BEGIN Dataset records

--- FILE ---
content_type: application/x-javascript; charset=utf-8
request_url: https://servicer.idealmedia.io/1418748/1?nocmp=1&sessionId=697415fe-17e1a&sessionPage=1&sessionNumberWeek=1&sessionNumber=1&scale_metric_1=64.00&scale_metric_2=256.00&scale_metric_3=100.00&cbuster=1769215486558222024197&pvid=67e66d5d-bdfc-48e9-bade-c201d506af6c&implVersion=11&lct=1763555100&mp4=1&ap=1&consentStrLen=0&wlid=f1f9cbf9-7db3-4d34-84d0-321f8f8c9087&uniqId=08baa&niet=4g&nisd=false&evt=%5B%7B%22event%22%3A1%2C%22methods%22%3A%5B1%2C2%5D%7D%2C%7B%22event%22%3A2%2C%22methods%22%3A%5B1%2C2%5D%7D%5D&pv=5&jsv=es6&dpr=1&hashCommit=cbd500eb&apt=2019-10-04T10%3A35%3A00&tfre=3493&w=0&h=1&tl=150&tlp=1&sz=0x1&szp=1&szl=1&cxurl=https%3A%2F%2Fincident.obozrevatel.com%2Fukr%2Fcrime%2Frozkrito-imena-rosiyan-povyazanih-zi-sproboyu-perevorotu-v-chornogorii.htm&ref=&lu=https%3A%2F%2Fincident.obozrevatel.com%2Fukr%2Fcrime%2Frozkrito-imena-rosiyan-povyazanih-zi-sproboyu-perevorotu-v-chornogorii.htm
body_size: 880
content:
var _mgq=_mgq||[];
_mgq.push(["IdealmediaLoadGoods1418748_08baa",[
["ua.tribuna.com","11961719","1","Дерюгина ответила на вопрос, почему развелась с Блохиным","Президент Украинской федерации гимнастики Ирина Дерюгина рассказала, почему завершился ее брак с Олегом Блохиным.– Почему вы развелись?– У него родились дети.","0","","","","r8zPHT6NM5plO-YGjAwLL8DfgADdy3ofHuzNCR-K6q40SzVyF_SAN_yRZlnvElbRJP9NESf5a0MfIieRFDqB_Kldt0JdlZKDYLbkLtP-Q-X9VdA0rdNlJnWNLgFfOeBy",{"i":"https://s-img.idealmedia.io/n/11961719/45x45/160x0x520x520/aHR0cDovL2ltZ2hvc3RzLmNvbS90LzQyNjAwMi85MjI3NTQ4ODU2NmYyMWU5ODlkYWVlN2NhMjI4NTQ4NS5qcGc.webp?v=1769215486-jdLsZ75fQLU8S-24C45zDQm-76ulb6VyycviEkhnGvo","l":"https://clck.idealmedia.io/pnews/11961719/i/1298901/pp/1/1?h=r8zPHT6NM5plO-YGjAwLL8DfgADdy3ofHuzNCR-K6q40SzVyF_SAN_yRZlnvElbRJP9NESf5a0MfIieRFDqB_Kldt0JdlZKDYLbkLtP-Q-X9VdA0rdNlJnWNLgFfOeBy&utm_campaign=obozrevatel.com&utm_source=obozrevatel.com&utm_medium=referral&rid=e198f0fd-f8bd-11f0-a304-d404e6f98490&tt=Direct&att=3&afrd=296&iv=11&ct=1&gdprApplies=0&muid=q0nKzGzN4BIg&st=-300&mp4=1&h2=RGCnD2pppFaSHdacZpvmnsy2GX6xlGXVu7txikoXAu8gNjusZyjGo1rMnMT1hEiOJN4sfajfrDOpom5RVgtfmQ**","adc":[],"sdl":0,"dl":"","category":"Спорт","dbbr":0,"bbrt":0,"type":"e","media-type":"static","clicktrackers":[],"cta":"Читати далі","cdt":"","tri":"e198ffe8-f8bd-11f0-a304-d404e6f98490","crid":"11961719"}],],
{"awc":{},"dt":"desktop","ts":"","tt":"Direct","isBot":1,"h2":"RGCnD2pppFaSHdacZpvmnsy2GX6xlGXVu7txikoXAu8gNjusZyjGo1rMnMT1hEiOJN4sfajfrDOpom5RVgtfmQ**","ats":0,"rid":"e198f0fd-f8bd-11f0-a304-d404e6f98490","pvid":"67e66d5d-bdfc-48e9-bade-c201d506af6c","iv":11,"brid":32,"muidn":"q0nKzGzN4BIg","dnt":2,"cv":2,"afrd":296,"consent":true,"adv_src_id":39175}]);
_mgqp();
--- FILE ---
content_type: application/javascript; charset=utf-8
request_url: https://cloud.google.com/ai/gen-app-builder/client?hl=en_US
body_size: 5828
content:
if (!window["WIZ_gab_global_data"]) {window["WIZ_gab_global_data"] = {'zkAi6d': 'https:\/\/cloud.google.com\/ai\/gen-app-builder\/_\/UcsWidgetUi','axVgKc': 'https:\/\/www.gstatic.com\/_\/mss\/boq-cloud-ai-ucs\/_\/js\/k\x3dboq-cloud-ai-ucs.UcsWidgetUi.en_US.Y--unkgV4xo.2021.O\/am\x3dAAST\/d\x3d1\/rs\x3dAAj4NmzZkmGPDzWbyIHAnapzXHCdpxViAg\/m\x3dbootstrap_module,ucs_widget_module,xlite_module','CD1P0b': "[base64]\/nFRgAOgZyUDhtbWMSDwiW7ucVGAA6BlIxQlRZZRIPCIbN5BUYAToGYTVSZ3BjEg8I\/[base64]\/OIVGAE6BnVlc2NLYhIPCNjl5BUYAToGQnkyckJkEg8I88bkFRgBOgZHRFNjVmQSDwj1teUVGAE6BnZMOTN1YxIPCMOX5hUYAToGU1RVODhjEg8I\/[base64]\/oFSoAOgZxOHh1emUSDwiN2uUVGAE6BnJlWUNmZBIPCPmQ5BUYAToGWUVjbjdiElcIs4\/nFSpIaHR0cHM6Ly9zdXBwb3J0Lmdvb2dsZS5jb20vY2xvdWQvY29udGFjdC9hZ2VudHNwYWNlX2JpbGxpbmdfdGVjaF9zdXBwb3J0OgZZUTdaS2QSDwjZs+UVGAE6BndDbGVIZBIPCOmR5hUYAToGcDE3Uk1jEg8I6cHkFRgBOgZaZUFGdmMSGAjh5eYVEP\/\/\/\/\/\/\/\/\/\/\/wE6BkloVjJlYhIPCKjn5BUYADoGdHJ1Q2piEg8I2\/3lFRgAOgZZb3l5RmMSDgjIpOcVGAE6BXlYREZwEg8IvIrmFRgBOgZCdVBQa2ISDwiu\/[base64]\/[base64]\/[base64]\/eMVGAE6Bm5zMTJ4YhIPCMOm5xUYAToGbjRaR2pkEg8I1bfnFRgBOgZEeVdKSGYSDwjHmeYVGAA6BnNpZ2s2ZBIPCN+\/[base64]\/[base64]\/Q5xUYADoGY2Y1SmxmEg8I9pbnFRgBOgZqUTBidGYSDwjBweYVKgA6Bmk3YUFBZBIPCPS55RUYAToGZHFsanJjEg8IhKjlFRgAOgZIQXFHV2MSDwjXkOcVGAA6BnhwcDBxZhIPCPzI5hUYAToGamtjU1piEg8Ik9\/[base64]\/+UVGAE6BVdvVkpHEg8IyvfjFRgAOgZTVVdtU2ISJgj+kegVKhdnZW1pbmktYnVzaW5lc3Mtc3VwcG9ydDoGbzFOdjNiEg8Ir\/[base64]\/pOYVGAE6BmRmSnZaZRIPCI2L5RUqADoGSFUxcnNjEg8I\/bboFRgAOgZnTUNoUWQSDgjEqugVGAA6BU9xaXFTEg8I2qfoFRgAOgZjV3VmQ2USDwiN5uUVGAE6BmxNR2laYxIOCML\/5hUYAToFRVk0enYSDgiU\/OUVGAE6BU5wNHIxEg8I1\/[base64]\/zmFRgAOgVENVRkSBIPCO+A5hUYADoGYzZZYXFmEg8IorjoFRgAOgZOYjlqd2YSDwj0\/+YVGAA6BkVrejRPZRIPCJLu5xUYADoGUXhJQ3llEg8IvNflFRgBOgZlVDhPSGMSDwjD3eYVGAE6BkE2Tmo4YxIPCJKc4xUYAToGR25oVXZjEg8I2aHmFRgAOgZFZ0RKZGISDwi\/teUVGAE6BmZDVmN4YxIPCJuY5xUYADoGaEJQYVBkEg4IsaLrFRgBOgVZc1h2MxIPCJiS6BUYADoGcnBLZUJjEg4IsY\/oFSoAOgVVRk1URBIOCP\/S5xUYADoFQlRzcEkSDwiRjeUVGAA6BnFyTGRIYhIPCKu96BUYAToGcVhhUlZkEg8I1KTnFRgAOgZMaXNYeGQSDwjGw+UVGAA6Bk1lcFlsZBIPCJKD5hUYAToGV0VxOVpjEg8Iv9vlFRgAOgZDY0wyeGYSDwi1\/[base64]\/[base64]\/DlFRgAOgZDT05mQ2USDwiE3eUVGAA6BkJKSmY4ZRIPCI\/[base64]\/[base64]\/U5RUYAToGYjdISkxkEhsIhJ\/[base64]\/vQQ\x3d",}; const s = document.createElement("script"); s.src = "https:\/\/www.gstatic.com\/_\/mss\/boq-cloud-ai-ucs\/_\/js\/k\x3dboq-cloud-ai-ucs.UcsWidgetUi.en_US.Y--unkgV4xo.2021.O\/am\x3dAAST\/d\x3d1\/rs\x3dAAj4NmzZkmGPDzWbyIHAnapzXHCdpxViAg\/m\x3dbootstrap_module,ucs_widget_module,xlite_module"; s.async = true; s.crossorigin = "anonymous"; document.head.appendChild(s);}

END Dataset records

▸ Work instructions
The word to find is "afrd". Copy every line of the records that holds it.

▸ Written answer
["ua.tribuna.com","11961719","1","Дерюгина ответила на вопрос, почему развелась с Блохиным","Президент Украинской федерации гимнастики Ирина Дерюгина рассказала, почему завершился ее брак с Олегом Блохиным.– Почему вы развелись?– У него родились дети.","0","","","","r8zPHT6NM5plO-YGjAwLL8DfgADdy3ofHuzNCR-K6q40SzVyF_SAN_yRZlnvElbRJP9NESf5a0MfIieRFDqB_Kldt0JdlZKDYLbkLtP-Q-X9VdA0rdNlJnWNLgFfOeBy",{"i":"https://s-img.idealmedia.io/n/11961719/45x45/160x0x520x520/aHR0cDovL2ltZ2hvc3RzLmNvbS90LzQyNjAwMi85MjI3NTQ4ODU2NmYyMWU5ODlkYWVlN2NhMjI4NTQ4NS5qcGc.webp?v=1769215486-jdLsZ75fQLU8S-24C45zDQm-76ulb6VyycviEkhnGvo","l":"https://clck.idealmedia.io/pnews/11961719/i/1298901/pp/1/1?h=r8zPHT6NM5plO-YGjAwLL8DfgADdy3ofHuzNCR-K6q40SzVyF_SAN_yRZlnvElbRJP9NESf5a0MfIieRFDqB_Kldt0JdlZKDYLbkLtP-Q-X9VdA0rdNlJnWNLgFfOeBy&utm_campaign=obozrevatel.com&utm_source=obozrevatel.com&utm_medium=referral&rid=e198f0fd-f8bd-11f0-a304-d404e6f98490&tt=Direct&att=3&afrd=296&iv=11&ct=1&gdprApplies=0&muid=q0nKzGzN4BIg&st=-300&mp4=1&h2=RGCnD2pppFaSHdacZpvmnsy2GX6xlGXVu7txikoXAu8gNjusZyjGo1rMnMT1hEiOJN4sfajfrDOpom5RVgtfmQ**","adc":[],"sdl":0,"dl":"","category":"Спорт","dbbr":0,"bbrt":0,"type":"e","media-type":"static","clicktrackers":[],"cta":"Читати далі","cdt":"","tri":"e198ffe8-f8bd-11f0-a304-d404e6f98490","crid":"11961719"}],],
{"awc":{},"dt":"desktop","ts":"","tt":"Direct","isBot":1,"h2":"RGCnD2pppFaSHdacZpvmnsy2GX6xlGXVu7txikoXAu8gNjusZyjGo1rMnMT1hEiOJN4sfajfrDOpom5RVgtfmQ**","ats":0,"rid":"e198f0fd-f8bd-11f0-a304-d404e6f98490","pvid":"67e66d5d-bdfc-48e9-bade-c201d506af6c","iv":11,"brid":32,"muidn":"q0nKzGzN4BIg","dnt":2,"cv":2,"afrd":296,"consent":true,"adv_src_id":39175}]);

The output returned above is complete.